# Clippers 101.



## Purley (May 21, 2010)

I want to get some clippers, but I have what is probably an unreasonable fear of cutting the dog, even though I have seen people run clippers over their hands and they don't cut their hands!

So here are a few questions.

If you clip the way the hair grows, are there places where you could possible cut the skin of the dog? If so, where and how would you avoid this?

Does the dog have to be clean?

Does the dog have to be matt free?

If you bath a dog like Cooper, I think it will matt the hair even more!

If the dog has hair (like my son's Doodle) that is 5-6 inches long - do you have to scissor the hair first or can you just use the clipper on long hair?

I read somewhere about oil. Do you have to put some kind of oil on a clipper while you are using it? Why?

Someone told me that a clipper will get hot while you are using it and then you have to stop and let it cool down. What makes the clipper get hot and how long does it take for it to cool down?

If you are using what my friend called "an attachment" to clip the hair an inch long, if there are matts, what happens when the attachment runs into a matt?

Any other tips would be appreciated. (Not sure if its "mats" or "matts"!!)


----------



## Aidan (Mar 4, 2009)

Purley said:


> I want to get some clippers, but I have what is probably an unreasonable fear of cutting the dog, even though I have seen people run clippers over their hands and they don't cut their hands!
> 
> So here are a few questions.
> 
> If you clip the way the hair grows, are there places where you could possible cut the skin of the dog? If so, where and how would you avoid this?


Yes, there are several areas on the dog to be extra careful. The skin in the arm pits, around the sanitary area, droopy extra 'neck' skin, ears if you clip near them..or if you shave ears pay close attention to the little folds. On older dogs that may have extra loose skin just be even more careful as typical areas that aren't a problem can be..even just going along the back on some older dogs I have to 'stretch' the skin before putting the clipper over it.

Clipping against the grain like on faces..still watch out by the eyes/mouth/throat



Purley said:


> Does the dog have to be clean?


No, the dog does not HAVE to be clean in order to cut...but the dog does have to be clean in order to get a nice, even, smooth cut. In a grooming salon I often 'rough in' dogs that are getting a summer shave or too matted to bathe properly. For this job I usually use a skip tooth blade..as a pet owner grooming your own dog you may not ever need one (unless you do summer shave downs..they are a time saver). Extra caution is needed using the skip tooths..I usually avoid pits and things like that with them just to be on the safe side. 

Clipping a dirty dog will be more wear on your blades and clippers. Dirty coat is probably the fastest way to dull your blades. I have "dirty coat" and "clean coat" blades in the grooming shop..a set for each.



Purley said:


> Does the dog have to be matt free?

• Data provided:
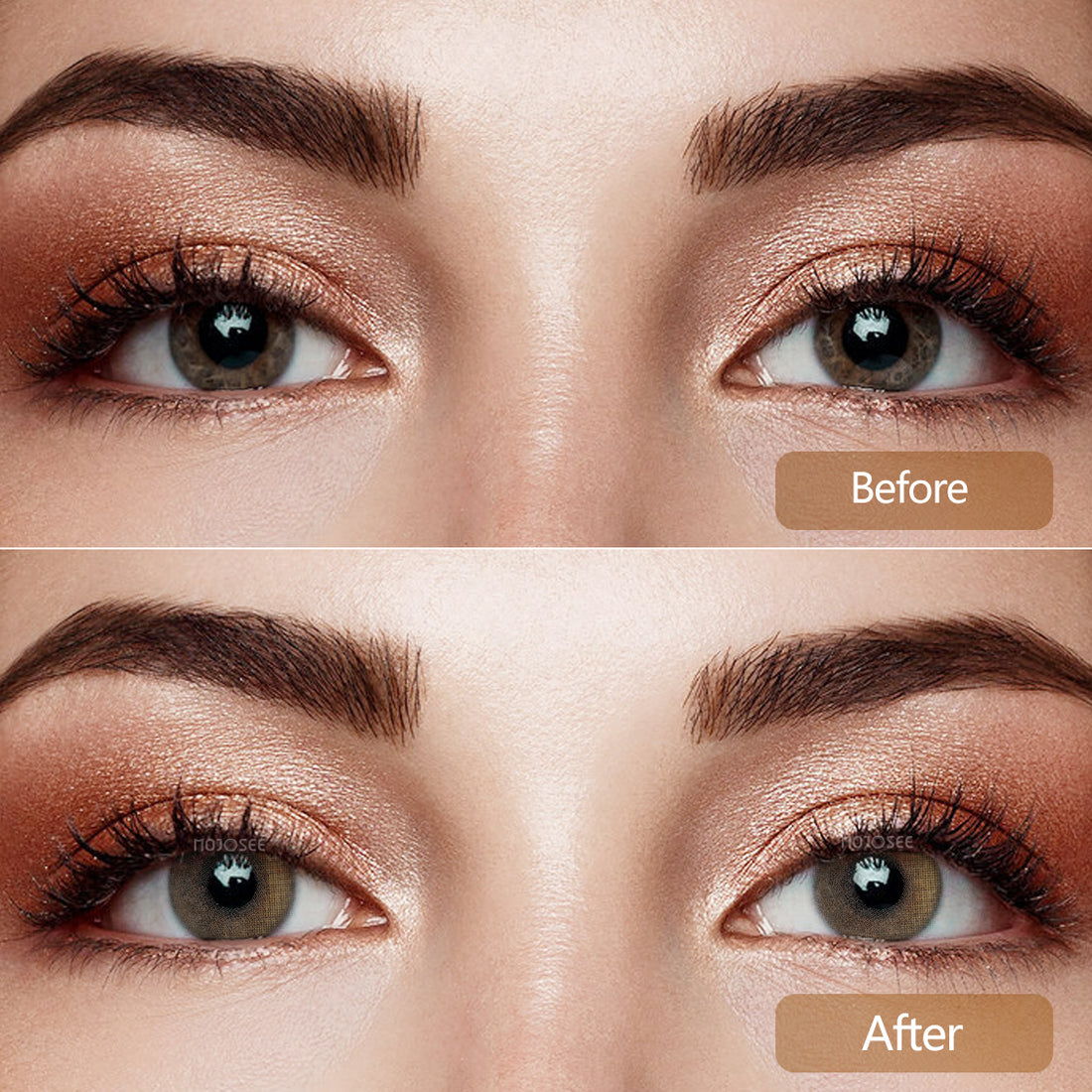 Skylark Dream Colored Contact Lenses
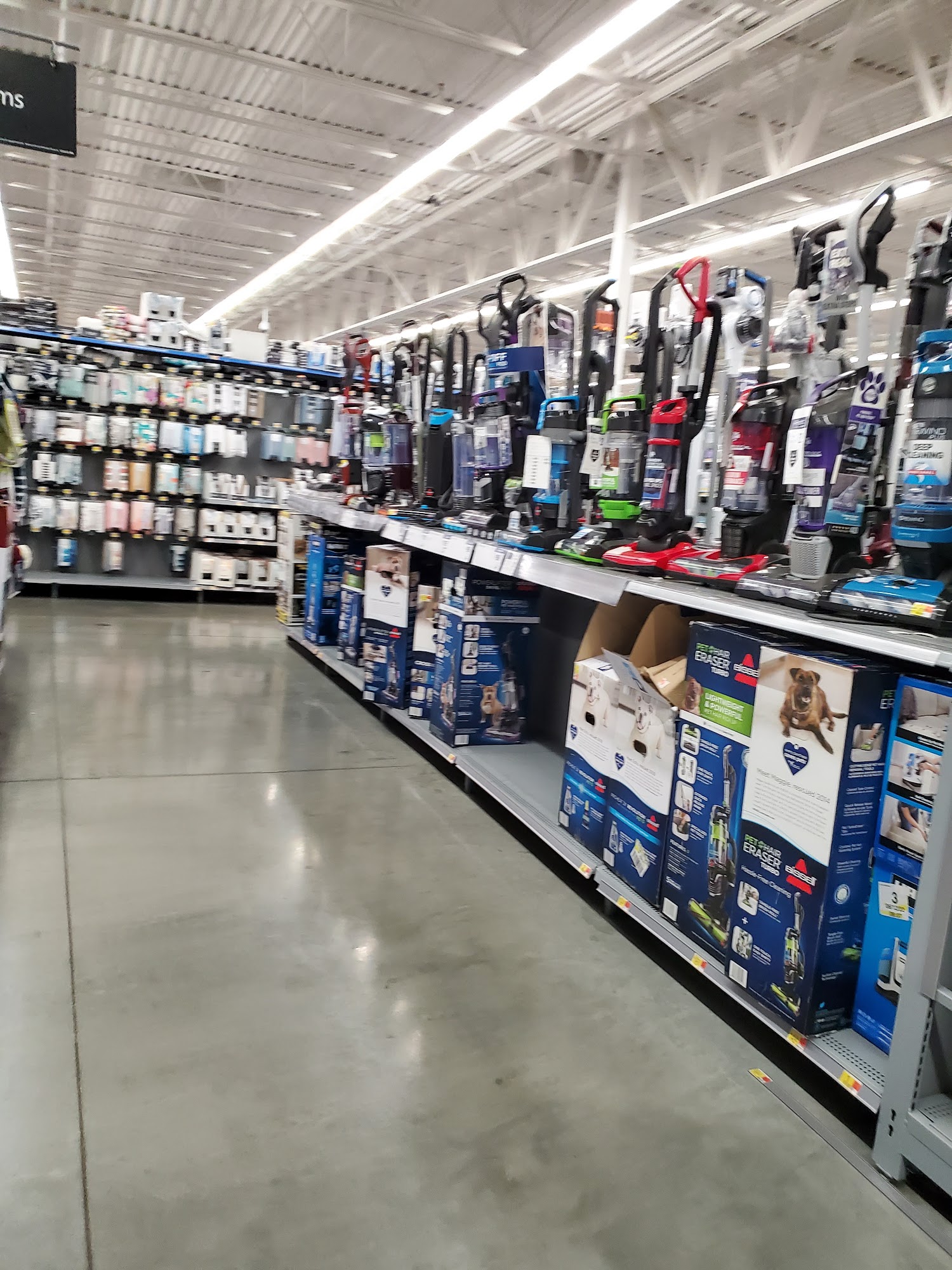 WALMART SUPERCENTER 8270 Delta Shores Cir S, Sacramento CA Hours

• Activity: Write out the part of the clippers thread between "If the dog has" and "using it? Why?", inclusive, and swap "Doodle" for "Labradoodle".

• Answer section:
If the dog has hair (like my son's Labradoodle) that is 5-6 inches long - do you have to scissor the hair first or can you just use the clipper on long hair?

I read somewhere about oil. Do you have to put some kind of oil on a clipper while you are using it? Why?